The coal companies have also done their best to encourage local residents to see this struggle as one of jobs versus the environment and working people versus treehuggers.  In 2008, Jason Bostic, spokesperson of the West Virginia Coal Association, said that if the state legislature passed a ban on valley fill (meaning filling valleys with blasted earth) then the “economic devastation would be equal to a modern-day Great Depression.”  And in June, during the March on Blair Mountain, Bostic said:  “If you save Blair Mountain you’ll watch the entire social and economic structure of that community dry up.”

Finally, many of West Virginia’s politicians have also oversimplified the issue of MTR down to jobs or the environment.  On July 21, U.S. Senator Joe Manchin criticized the Environmental Protection Agency for issuing water quality guidance that acknowledges the harmful impacts of MTR and states that the EPA will work with state governments and companies to “protect our nation’s waters and people’s health.”  This EPA guidance is not legally binding, but Manchin, choosing to speak for the people of West Virginia, issued a statement that read in part:  “Since the EPA hasn’t listened to the people of my state on this issue, I know that West Virginians would tell them that this guidance puts our workers in the coal industry in a tough position, jeopardizing their jobs, our communities and our state’s economy.”

The jobs-versus-the-environment question is false for several reasons, especially in the case of MTR and the March on Blair Mountain.  First, the “environmentalists” and the “workers” are not two separate groups.  Many of the marchers were from West Virginia, many from the coalfields, many from miners’ families, and some were even former miners.  And just as many people in the coal towns supported our march as opposed it.
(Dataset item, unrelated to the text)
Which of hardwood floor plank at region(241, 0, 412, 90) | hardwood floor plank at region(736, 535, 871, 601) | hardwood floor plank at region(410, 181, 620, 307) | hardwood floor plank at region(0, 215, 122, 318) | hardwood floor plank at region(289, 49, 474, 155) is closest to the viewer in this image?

Second, corporations do not have the best interests of local communities in mind.  As my friend and Mingo County resident Wilma Lee Steele recently observed, it is the coal companies who have been destroying communities in southern West Virginia.  MTR often requires companies to buy up whole towns—houses, schools, and all.  Those who remain see their property values drop to nothing, their water and air polluted, streams eradicated, and health problems explode.  People who think that MTR will help them preserve their families and communities are forced to ignore the destruction MTR coal companies have left in their wake and are forced to pretend that their jobs are sustainable.

The biggest fallacy in this particular environment-versus-jobs myth is that MTR creates jobs.  In fact, MTR destroys jobs.  One of the reasons coal companies use MTR instead of underground mining is because it eliminates workers.  Furthermore, the counties with MTR activity also have among the highest rates of unemployment and poverty in the Appalachian region.  To add insult to injury, MTR only recovers a fraction of the coal that underground mining can retrieve.  If we were to force companies to solely mine underground (safely and responsibly), the environmental impact would be lessened, mining jobs would increase, and more of the coal seam would be mined.  Companies that say otherwise are focused on short-term profitability, not the long-term health and stability of coalfield communities and residents.

Finally, we have to acknowledge that working people have often had to bear the brunt of any change in policy or laws, including free trade agreements, spending cuts, andenvironmental regulations.  We need to do a better job of foreseeing economic dislocation, planning transitions, and building sustainable economies.  But I assure you, coalfield communities and working people will not be better off if we leave these important tasks in the hands of company executives.

Lou Martin

Lou Martin is an assistant professor of history at Chatham University in Pittsburgh, and he researches rural-industrial workers in the twentieth century.